IT is always nice to know that Edinburgh’s councillors – even from opposing parties – are close.
But for a brief moment during a meeting of the city council’s policy and strategy committee, it seemed that Lib Dem Gordon Mackenzie and Labour’s Andrew Burns were a bit too close.
During a discussion about the old council depot at Inverleith Park, Cllr Mackenzie told how “myself and Cllr Burns were both on holiday in the Borders this year”.
Before the rumours were able to start, Cllr Burns interjected: “Not together though”.
Kind owner sought to save pigs from the chop
IT’s an odd disclaimer for an animal rescue agency – but the SSPCA has insisted anyone taking their latest clutch of rescue animals must refrain from eating them.
The charity is desperately seeking a home for four pigs which came to its Edinburgh centre almost a year ago, but has placed the strict condition that the new owners will not use them for bacon.
They will also not allow the animals to become sausages.
A spokeswoman said: “We are looking for an experienced pig keeper or smallholder to look after them – certainly not someone who will turn them in to food.

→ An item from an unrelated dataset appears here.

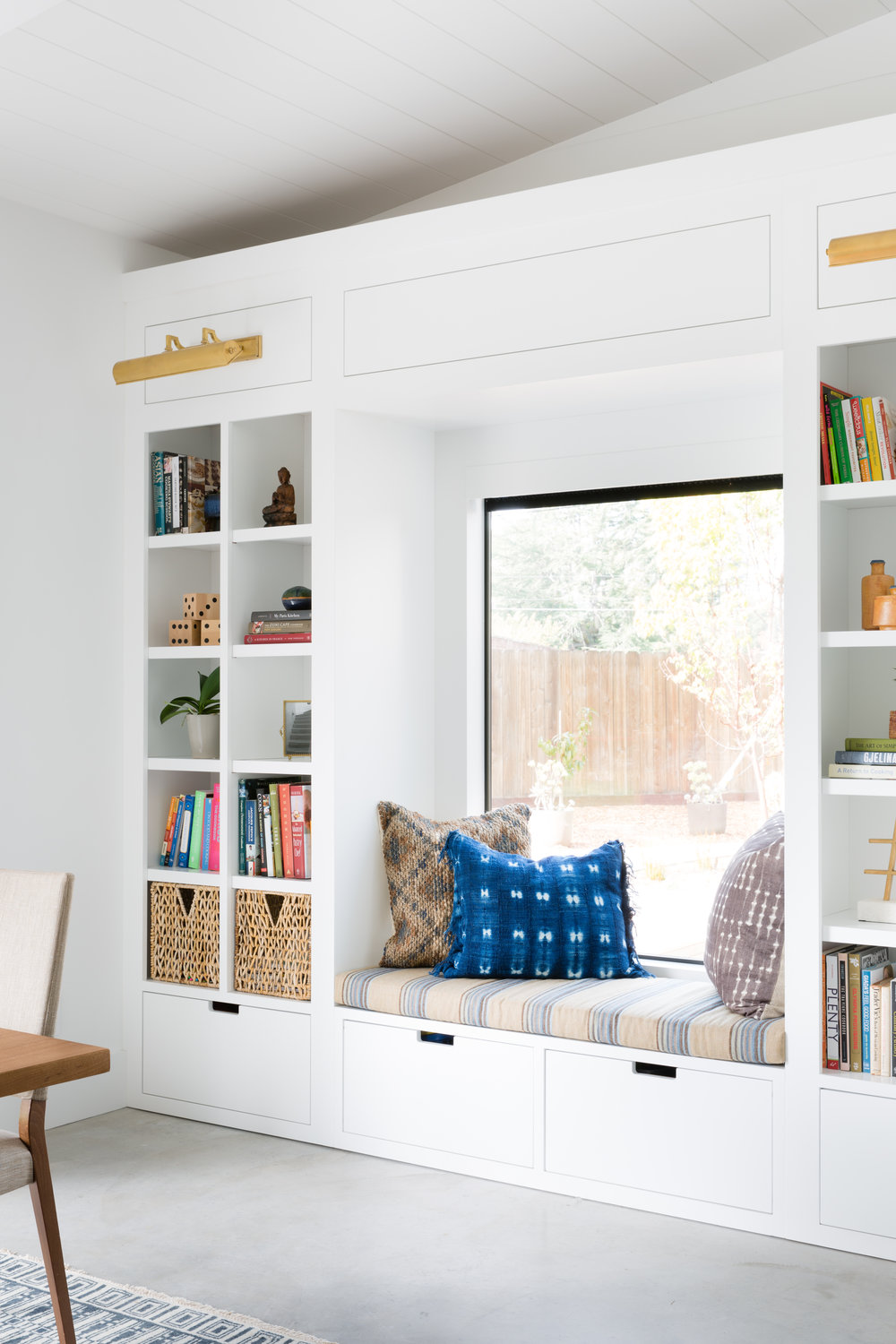 built-in window seat and shelves - Crazy Wonderful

They are pets, not for eating.”
Anyone interested in offering the pigs a home that doesn’t involve a roll, some ketchup and a cup of tea can call the Scottish SPCA Animal Helpline on 03000 999 999.
Result is hard to swallow
AS a nation we are famed for our penchant for battered Mars Bars.
Even so, Talk of the Town can hear collective jaws dropping at the news the cosmopolitan Capital has been trumped (in order) by Birmingham, Ludow and Melton Mowbray (of pork pie fame) in the “foodiest town” stakes.
Judges said: “Outsiders may persist in refusing to spend weekends there, but Britain’s second city is underestimated.”
Local gastronomes can at least take some pleasure in the scorn poured on our West Coast cousins, who were mocked in the survey for their love of “deep-frying pizzas and pies”.
Manic month of Mondays
a glance at the calendar reveals the gloomy news that there are five Mondays this month.
Before getting too down-hearted, however, it’s worth remembering that this means five complete Saturday/Sunday weekends.
And we should make the most of it because, according to former Boroughmuir rugby player Craig Seager, now resident of Australia, the phenomenon only happens in October once every 823 years.